# Difference between i386 and i686 distros



## ahayes1ic (Jun 9, 2003)

What is the difference between i386 and i686 distros?

Does Red Hat come in a i686 distro?


----------



## utanja (Oct 22, 2003)

ahayes1ic said:


> What is the difference between i386 and i686 distros?
> 
> Does Red Hat come in a i686 distro?


the basic difference is code optimization....i505 distro is optimized for P4 and similar where as i386 is for the obsolete intel 386,......i386 will run on a p4 but i686 will run more efficiently...

i run redhat9 on one of my workstations and it installed the i686 kernel....however i believe that if i install it on a 386....it would automatically use the 386 kernel...

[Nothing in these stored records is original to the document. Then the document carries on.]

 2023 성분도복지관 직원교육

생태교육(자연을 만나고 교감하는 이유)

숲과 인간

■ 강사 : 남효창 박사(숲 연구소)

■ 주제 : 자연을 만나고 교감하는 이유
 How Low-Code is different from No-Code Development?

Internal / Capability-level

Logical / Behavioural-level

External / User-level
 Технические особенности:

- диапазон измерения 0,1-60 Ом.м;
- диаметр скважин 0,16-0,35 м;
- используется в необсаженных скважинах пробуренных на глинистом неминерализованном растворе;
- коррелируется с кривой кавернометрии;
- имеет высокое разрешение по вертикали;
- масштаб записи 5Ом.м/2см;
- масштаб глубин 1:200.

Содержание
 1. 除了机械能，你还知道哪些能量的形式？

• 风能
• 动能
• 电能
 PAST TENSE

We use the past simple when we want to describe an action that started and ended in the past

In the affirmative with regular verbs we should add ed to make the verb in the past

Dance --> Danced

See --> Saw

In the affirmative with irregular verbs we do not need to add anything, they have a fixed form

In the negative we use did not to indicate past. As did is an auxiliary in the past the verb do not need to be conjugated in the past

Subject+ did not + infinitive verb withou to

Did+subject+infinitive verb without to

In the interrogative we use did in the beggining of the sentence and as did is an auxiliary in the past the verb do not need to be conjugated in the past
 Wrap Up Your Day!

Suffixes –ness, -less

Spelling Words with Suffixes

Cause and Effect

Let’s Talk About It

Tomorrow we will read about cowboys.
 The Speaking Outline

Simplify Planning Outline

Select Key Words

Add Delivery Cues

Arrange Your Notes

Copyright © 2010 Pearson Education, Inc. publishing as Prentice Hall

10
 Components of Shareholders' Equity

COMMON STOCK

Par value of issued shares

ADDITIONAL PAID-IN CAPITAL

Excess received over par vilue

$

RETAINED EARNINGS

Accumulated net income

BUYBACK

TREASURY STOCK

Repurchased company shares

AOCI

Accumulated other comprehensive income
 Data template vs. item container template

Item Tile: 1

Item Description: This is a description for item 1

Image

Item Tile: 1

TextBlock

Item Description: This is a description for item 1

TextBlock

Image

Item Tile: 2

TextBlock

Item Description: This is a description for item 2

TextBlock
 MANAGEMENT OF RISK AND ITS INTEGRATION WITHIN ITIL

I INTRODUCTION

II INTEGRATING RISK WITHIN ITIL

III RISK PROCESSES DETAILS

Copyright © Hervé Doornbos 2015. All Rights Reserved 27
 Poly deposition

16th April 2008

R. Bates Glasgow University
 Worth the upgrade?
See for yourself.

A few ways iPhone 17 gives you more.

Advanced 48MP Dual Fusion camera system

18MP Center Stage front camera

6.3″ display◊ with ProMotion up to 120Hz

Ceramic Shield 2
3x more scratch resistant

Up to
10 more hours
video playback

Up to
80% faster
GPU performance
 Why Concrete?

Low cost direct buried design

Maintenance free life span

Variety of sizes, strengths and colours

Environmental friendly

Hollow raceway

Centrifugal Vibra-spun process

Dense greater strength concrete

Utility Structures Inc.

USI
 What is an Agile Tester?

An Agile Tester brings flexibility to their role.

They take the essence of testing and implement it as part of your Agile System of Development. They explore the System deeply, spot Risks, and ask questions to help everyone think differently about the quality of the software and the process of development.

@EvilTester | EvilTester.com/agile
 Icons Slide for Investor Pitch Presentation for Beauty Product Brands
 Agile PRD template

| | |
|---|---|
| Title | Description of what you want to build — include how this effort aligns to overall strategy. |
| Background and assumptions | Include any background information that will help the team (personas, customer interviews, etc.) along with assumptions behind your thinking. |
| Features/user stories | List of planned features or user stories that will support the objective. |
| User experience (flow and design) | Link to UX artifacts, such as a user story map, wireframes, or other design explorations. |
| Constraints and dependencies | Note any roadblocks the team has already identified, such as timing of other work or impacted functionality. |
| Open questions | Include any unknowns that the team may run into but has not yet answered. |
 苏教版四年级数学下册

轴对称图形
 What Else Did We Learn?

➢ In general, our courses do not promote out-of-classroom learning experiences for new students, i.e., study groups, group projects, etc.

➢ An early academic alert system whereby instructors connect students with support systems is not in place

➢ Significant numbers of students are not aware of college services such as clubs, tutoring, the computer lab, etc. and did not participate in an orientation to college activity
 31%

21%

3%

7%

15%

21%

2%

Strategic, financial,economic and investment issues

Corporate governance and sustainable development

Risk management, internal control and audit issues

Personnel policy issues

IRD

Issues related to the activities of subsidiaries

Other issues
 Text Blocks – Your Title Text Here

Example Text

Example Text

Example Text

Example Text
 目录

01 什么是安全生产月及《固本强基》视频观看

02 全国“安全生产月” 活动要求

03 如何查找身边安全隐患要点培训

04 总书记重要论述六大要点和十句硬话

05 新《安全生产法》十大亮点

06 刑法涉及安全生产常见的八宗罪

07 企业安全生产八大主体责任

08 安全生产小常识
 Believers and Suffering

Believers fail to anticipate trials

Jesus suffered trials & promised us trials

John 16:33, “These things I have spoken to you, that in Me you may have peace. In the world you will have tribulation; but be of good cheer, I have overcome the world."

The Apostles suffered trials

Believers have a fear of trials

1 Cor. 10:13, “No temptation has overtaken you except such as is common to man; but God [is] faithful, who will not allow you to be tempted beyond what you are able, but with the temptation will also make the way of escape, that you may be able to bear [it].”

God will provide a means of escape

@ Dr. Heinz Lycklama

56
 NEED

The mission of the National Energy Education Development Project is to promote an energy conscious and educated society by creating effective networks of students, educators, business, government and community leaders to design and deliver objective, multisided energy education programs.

if your distro only installs a 386 kernel you can build a new kernel for the 686 (p4)...


----------



## ahayes1ic (Jun 9, 2003)

I have installed RH 9 on a P4 machine using the only ISO's I could find for RH which were i386.

Does this mean that my installation has been automatically optimised for my i686 machine?

I could only find an i386 distro of RH 9. Is there an i686 RH 9 distro?

Cheers


----------



## tnik (Aug 3, 2003)

To make it easy for distribution, companies just say that the i386 distros are for Pentium(Intel) class processors.. instead of having separate distros for the i386 and i686.. When you fine tune your kernel during the install, you have the option to set the processor to the type you have..


----------



## Whiteskin (Nov 16, 2002)

Of course, all predistributed binariaries are all compiled for i386. Unless it is somthing like video, where it will actually take advantage of the 686 class CPU. Distros like Gentoo compile everything from source, which means that every binary is customized for the specific computer.


----------